Mean Streets – No Bridges is an album by guitarist Jimmy Ponder that was released by Muse in 1987.

Reception 

In his review on AllMusic, Ron Wynn called it "prototype Ponder; soul jazz and blues played with energy and a slick, yet resourceful conviction" stating "Ponder has never gotten the profile or the exposure he deserves; he doesn't use gimmicks or crank up the volume, but his tasty fills, clever riffs, and crisp, bluesy solos are always worthwhile".
.....
* _Work to complete_:
• a. According to the AllMusic review quoted in the text on Mean Streets – No Bridges, which three features of Ponder's playing are always worthwhile?
• b. Carry on the text about the Jimmy Ponder album Mean Streets – No Bridges, starting after its final sentence.

* _Dataset content_:
.....
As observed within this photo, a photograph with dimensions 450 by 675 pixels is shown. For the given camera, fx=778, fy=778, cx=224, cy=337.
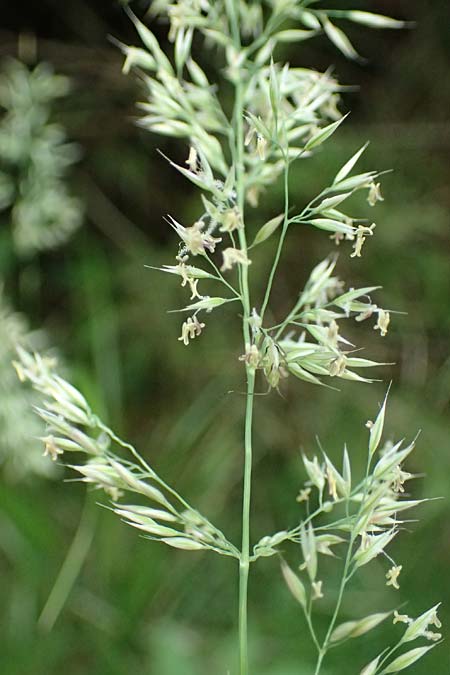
.....
* _The responses_:
• a. Tasty fills, clever riffs, and crisp, bluesy solos.

• b.
Track listing 
All compositions by Jimmy Ponder except where noted
 "Next Time You See Me" – 4:15
 "(They Long to Be) Close to You" (Burt Bacharach, Hal David) – 4:46
 "Time After Time" (Jule Styne, Sammy Cahn) – 5:04
 "Mean Streets-No Bridges" – 6:50
 "Solitude" (Duke Ellington, Eddie DeLange, Irving Mills) – 7:15
 "I Only Have Eyes for You" (Harry Warren, Al Dubin) – 4:35	
 "After the Rain" (John Coltrane) – 5:06

Personnel 
Jimmy Ponder – guitar, vocals
Bill Saxton – tenor saxophone, flute
Big John Patton – organ 
Geary Moore – rhythm guitar (tracks 2 & 4)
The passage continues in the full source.